It has been a while since my last update. A lot of things have changed over the last 5 months. I added a paintball CO2 system about a month ago with drastic plant growth. I added some Murdannia keisak, 4 Amano shrimp to stave off BBA, removed all Weeping Moss and Mini pellia (they did not like this tank). I also added 6 donated Dwarf Neon Rainbows (that spawn regularly) and I have several babies growing in different tanks now.

I will now move onto some pictures of the tank after a water change and a trim.

Top down shots:














































Shots from the front:























































Thanks you for looking!

Best regards,

Stuart

Sent from my iPhone using Tapatalk


----------



## SeaHorse_Fanatic (Apr 22, 2010)

What a transformation. Great job Stuart


----------



## Mark Brown (Jan 21, 2017)

It's amazing to watch an empty glass box turn into that. Excellent work.


----------



## Jousters (Jan 16, 2014)

Awesome looking tank Stuart.Are the Dwarf Neon Rainbows from Laurie?


----------



## CRS Fan (Apr 21, 2010)

SeaHorse_Fanatic said:


> What a transformation. Great job Stuart


Thank you Anthony. I'm liking the way it is growing in.



Mark Brown said:


> It's amazing to watch an empty glass box turn into that. Excellent work.


Hello Mark. I'll be updating this and some other tanks more often hopefully.



Jousters said:


> Awesome looking tank Stuart.Are the Dwarf Neon Rainbows from Laurie?
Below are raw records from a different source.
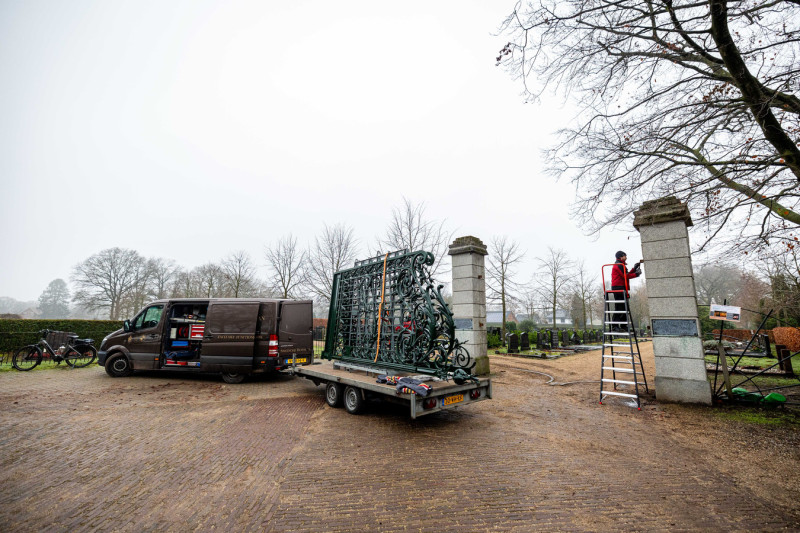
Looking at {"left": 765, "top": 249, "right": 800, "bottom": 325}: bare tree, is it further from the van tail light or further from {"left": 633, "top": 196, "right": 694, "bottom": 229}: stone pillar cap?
the van tail light

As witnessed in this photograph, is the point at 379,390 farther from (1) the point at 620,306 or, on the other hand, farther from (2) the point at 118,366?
(2) the point at 118,366

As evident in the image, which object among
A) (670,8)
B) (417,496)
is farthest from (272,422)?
(670,8)

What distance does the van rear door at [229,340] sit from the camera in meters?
9.25

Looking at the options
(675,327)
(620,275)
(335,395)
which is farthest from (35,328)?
(675,327)

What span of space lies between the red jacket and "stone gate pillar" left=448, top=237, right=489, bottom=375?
3.51m

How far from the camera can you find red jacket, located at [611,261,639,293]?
733cm

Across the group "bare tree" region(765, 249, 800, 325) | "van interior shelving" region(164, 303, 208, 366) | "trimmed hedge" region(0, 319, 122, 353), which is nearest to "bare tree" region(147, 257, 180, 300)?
"trimmed hedge" region(0, 319, 122, 353)

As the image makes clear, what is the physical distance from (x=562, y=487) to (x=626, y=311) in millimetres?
4939

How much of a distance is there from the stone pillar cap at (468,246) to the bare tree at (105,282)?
1597 inches

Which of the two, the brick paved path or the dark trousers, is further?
the dark trousers

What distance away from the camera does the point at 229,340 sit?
30.5 ft

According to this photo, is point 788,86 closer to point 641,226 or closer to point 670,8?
point 670,8

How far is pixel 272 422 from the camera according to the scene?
5906mm

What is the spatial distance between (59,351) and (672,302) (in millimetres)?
18696
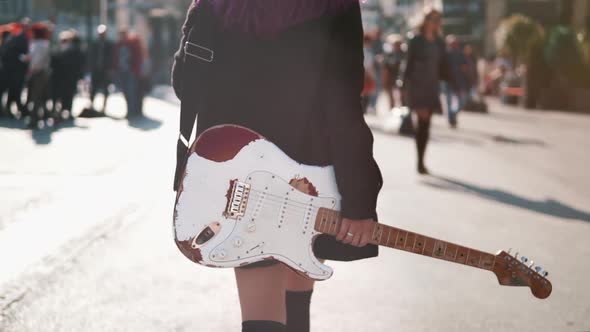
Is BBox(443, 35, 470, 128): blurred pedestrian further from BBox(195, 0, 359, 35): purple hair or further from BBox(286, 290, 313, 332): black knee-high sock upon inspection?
BBox(195, 0, 359, 35): purple hair

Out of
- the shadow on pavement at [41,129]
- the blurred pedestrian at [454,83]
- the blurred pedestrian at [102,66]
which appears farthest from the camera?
the blurred pedestrian at [102,66]

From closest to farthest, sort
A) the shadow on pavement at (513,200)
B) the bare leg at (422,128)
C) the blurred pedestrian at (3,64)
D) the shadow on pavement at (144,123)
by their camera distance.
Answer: the shadow on pavement at (513,200)
the bare leg at (422,128)
the shadow on pavement at (144,123)
the blurred pedestrian at (3,64)

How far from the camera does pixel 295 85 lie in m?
2.69

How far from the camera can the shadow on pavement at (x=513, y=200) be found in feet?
28.1

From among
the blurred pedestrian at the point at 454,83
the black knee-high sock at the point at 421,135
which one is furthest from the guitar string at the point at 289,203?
the blurred pedestrian at the point at 454,83

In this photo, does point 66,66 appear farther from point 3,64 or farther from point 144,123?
point 144,123

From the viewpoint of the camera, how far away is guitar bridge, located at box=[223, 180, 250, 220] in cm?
267

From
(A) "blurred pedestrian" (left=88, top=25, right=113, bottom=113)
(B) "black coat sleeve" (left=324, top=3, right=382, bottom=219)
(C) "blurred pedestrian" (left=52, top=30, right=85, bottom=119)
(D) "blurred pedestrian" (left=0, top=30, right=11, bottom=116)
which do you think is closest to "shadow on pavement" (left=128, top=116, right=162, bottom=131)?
(C) "blurred pedestrian" (left=52, top=30, right=85, bottom=119)

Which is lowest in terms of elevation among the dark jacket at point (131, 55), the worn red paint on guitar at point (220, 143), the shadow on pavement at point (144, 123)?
the shadow on pavement at point (144, 123)

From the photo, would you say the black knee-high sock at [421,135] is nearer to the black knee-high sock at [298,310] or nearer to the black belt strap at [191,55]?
the black knee-high sock at [298,310]

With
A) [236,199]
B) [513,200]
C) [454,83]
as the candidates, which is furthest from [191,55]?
[454,83]

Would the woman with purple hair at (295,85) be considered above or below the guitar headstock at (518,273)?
above

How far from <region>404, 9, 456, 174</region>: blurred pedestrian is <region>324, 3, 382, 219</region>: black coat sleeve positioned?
7983 millimetres

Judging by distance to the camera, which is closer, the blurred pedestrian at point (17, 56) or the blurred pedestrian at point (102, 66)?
the blurred pedestrian at point (17, 56)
Yes, Jody, those are some of Laurie's hitchhikers. I now have several fry at different growth stages. The largest one is about 1/2" and definitely a male.

Best regards,

Stuart

Sent from my iPhone using Tapatalk


----------



## fraggalrock (Apr 21, 2010)

Great looking tank! I just filled one of my cubes last night, this gave me some great ideas. I like the rocks and think I need to find some interesting and safe ones for my tank. I was thinking driftwood but the piece I have is too big. Im not going to bother with C02 so I welcome suggestions


----------



## CRS Fan (Apr 21, 2010)

fraggalrock said:


> Great looking tank! I just filled one of my cubes last night, this gave me some great ideas. I like the rocks and think I need to find some interesting and safe ones for my tank. I was thinking driftwood but the piece I have is too big. Im not going to bother with C02 so I welcome suggestions


Hello Sherry.

Long time no see! I have a bunch more of the same rocks here (they are Koke - I believe). I got them a while back through a friend and have way too many. If you just want mosses and Anubias, I would also add some suswassertang for shrimp hideouts (especially if you also want to add fish).

Best regards,

Stuart

Sent from my iPhone using Tapatalk


----------



## fraggalrock (Apr 21, 2010)

CRS Fan said:


> Hello Sherry.
> 
> Long time no see! I have a bunch more of the same rocks here (they are Koke - I believe). I got them a while back through a friend and have way too many. If you just want mosses and Anubias, I would also add some suswassertang for shrimp hideouts (especially if you also want to add fish).
> 
> ...


Thanks Stuart  
Sent you a pm 

Sent from my A0001 using Tapatalk


----------



## charlie1 (Nov 27, 2015)

Awesome job Stuart!, i visited this build from the start and enjoyed the journey.
Congrats


----------



## CRS Fan (Apr 21, 2010)

fraggalrock said:


> Thanks Stuart
> Sent you a pm
> 
> Sent from my A0001 using Tapatalk


PM replied!

Sent from my iPhone using Tapatalk


----------



## Olive (Jan 28, 2016)

CRS Fan said:


> Good Evening fellow aquarists.
> 
> It has been over a month since my last update and I finally have some fish and Matt's plants have settled in nicely. No gaseous CO2 has been used since the tank's inception.
> 
> ...


Those crypts have established themselves nicely. Looks beautiful!


----------



## CRS Fan (Apr 21, 2010)

So this tank is still up and running. Here are a couple photos after a waterchange and a trim.























































Thanks for looking!

Best regards,

Stuart


----------



## arash53 (Aug 13, 2011)

Looking great !

Sent from my Pixel 2 XL using Tapatalk


----------



## CRS Fan (Apr 21, 2010)

arash53 said:


> Looking great !
> 
> Sent from my Pixel 2 XL using Tapatalk


Thank you, Arash!

Sent from my iPhone using Tapatalk


----------



## tredford8 (Apr 22, 2010)

Thanks for the update! The H pinnatifida looks healthy, should look nice once it grows in.


----------



## CRS Fan (Apr 21, 2010)

Here is the rebirth of my tank. I literally regenerated it 2 days ago. I'm going to go back to it's original roots with a cryptocoryne dominated tank. I also replaced the existing rock work with Dragon Stone from J&L Aquatics. I revamped my crypts through EDGE (Eric).

On with a few pics.





































Thanks for looking!

Best Regards,

Stuart

Sent from my iPhone using Tapatalk


----------



## CRS Fan (Apr 21, 2010)

Here are a few more pics as of tonight!

A closeup of Anubias 'pinto' and Cameroon Moss (thank you Reckon)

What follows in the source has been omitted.